- TEKS DOKUMEN:

● ● ●

Selasa, 17 Januari 2012

Anak Jalanan


Adanya Artikel Ini supaya orang orang yang mampu bisa sadar dan membantu mereka orang miskin seperti: fakir miskin, yatim piatu, anak jalanan, pengamen dll tentang orang yang tiada daya upaya untuk hidup…..Pernahkan terlintas di pikiran Anda, Lebih hebat manakah kita dengan anak jalanan / pengamen? Apakah kita yang lebih hebat? Bagi Anda yang menjawab demikian Anda SALAH BESAR …tahukah apa yang membuat comment kita tersebut salah?.




Mungkin bila kita melihat orang jalanan / pengamen yang selalu yang ada di benak kita adalah anak kita yang kotor, kumuh, dan nakal. Memang semua itu benar, tapi ada suatu hal yang lebih berharga di balik semua itu. Anak jalanan /pengamen mempunyai suatu keistimewaan yang tidak kita miliki. Apa keistimewaannya? Tiap hari mereka mampu melawan kekejaman kehidupan hanya untuk 1 tujuan yaitu mencari uang untuk hidup 1 hari. walaupun yang didapat sedikit namun mereka tetap bersyukur dan tak mengenal kata “putus asa” untuk kembali berjuang pada hari-hari selanjutnya. Namun bagaimana dengan kita? Kita tidak tiap hari merasakan kekejaman dunia, hanya pada waktu tertentu saja namun lebih parahnya kita selalu gampang berputus asa bila mengalami kegagalan dan yang lebih parahnya lagi kita tidak pernah mensyukuri apa yang kita punyai saat ini. Sekarang lebih hebat manakah ?kita atau anak jalanan?

● ● ●

- INFORMASI YANG DITAMPILKAN:
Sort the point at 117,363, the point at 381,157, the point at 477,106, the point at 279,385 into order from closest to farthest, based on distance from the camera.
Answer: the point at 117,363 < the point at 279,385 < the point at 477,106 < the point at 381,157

● ● ●

- TUJUAN TUGAS:
• 1. Ulangi secara persis sebagian teks tentang anak jalanan. Mulailah pada kata-kata yang memuat "Mungkin bila kita", lalu berhentilah setelah "atau anak jalanan?".
• 2. Sebutkan seluruh golongan orang miskin yang dicontohkan dalam teks tentang anak jalanan sesudah kata "seperti".

- HASIL TUGAS:
• 1.
Mungkin bila kita melihat orang jalanan / pengamen yang selalu yang ada di benak kita adalah anak kita yang kotor, kumuh, dan nakal. Memang semua itu benar, tapi ada suatu hal yang lebih berharga di balik semua itu. Anak jalanan /pengamen mempunyai suatu keistimewaan yang tidak kita miliki. Apa keistimewaannya? Tiap hari mereka mampu melawan kekejaman kehidupan hanya untuk 1 tujuan yaitu mencari uang untuk hidup 1 hari. walaupun yang didapat sedikit namun mereka tetap bersyukur dan tak mengenal kata “putus asa” untuk kembali berjuang pada hari-hari selanjutnya. Namun bagaimana dengan kita? Kita tidak tiap hari merasakan kekejaman dunia, hanya pada waktu tertentu saja namun lebih parahnya kita selalu gampang berputus asa bila mengalami kegagalan dan yang lebih parahnya lagi kita tidak pernah mensyukuri apa yang kita punyai saat ini. Sekarang lebih hebat manakah ?kita atau anak jalanan?

• 2. Fakir miskin, yatim piatu, anak jalanan, dan pengamen.